## Source excerpt
Lookin good! Can’t wait to see their babies!


----------



## Hounddog23 (Jan 13, 2021)

happybleats said:


> Yah..my son came in yesterday and was ," Mom, you should see Casaandra udder. It's so cute" lol. He will be 16 next month.


I hope this is my boy when he gets that age so sweet he helps you with the goatys. Gonna be some beautiful kids there congratulations!


----------



## toth boer goats (Jul 20, 2008)

Nice udder going on there.


----------



## Lil Boogie (Mar 24, 2021)

How's we lookin?


----------



## happybleats (Sep 12, 2010)

Cassandra kidded triplet boys this evening! She did great..got them all fed and now we leave them to quiet bonding time. I'll be checking them in a few hours. Baby number two (brown and white) has weak "ankles" all three got bose, vit e and cod liver oil. I'll get better pix tomorrow


----------



## KY Goat Girl (12 mo ago)

Aww! What cuties!


----------



## Rancho Draco (Sep 29, 2021)

Congratulations! I thought you were supposed to be getting your rest this evening! Darn doe code...


----------



## Hounddog23 (Jan 13, 2021)

Beautiful babies congrats


----------



## Jubillee (Dec 22, 2017)

Congrats!!!


----------



## MadHouse (Oct 3, 2019)

Congratulations!
Cute kids!!
I hope the ankles gets better soon!


----------



## happybleats (Sep 12, 2010)

Rancho Draco said:


> thought you were supposed to be getting your rest this evening! Darn doe cod


I almost said maybe I can get some rest tonight if Cassadra holds up. Then I thought I better not jinks myself 😅 was up til 1 to make sure everyone was steady lol.

## To-do list
(A) In the goat forum thread, why did happybleats decide not to say she might get some rest that night?
(B) Continue the goat forum thread from the point where it ends.

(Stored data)
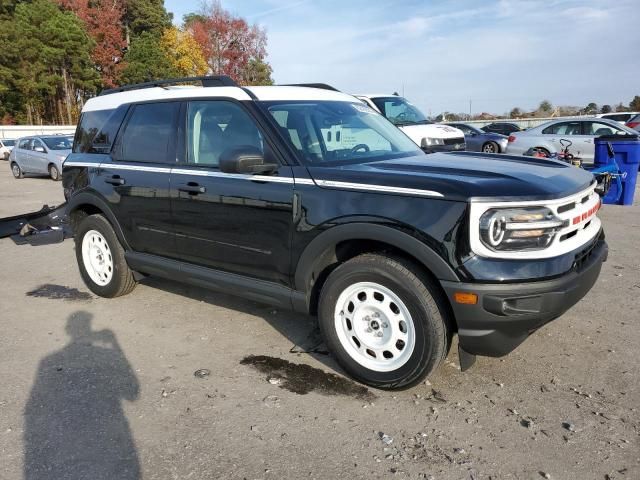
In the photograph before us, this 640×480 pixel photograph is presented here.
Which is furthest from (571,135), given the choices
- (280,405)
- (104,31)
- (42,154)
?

## Outputs in order
(A) She thought saying it might jinx her, so she held back.

(B)
----------



## Lil Boogie (Mar 24, 2021)

Congrats!!!! I just love em!! They are stinking adorable!!! I'll take em all lol.


----------



## Moers kiko boars (Apr 23, 2018)

Awww Congrats on the trips! Good Job Cassandra! Good job on being there!


----------



## MellonFriend (Aug 8, 2017)

Aww little white babies. Great job Cassandra! At least it's Sunday now and maybe you can sneak in a nap today somewhere.


----------



## happybleats (Sep 12, 2010)

Mom's got them tucked in for a nap. I'm thinking the brown headed one maybe polled. (His sire is)


----------



## 21goaties (Mar 13, 2018)

Just look at those sweet baby angels


----------



## Goatastic43 (Jun 11, 2021)

Yay! They’re beautiful! So glad all is well! Congratulations!


----------



## Rancho Draco (Sep 29, 2021)

Aw they're gorgeous 🥰


----------



## toth boer goats (Jul 20, 2008)

Adorable 😊


----------



## Lil Boogie (Mar 24, 2021)

Who's due next, @happybleats ?


----------



## happybleats (Sep 12, 2010)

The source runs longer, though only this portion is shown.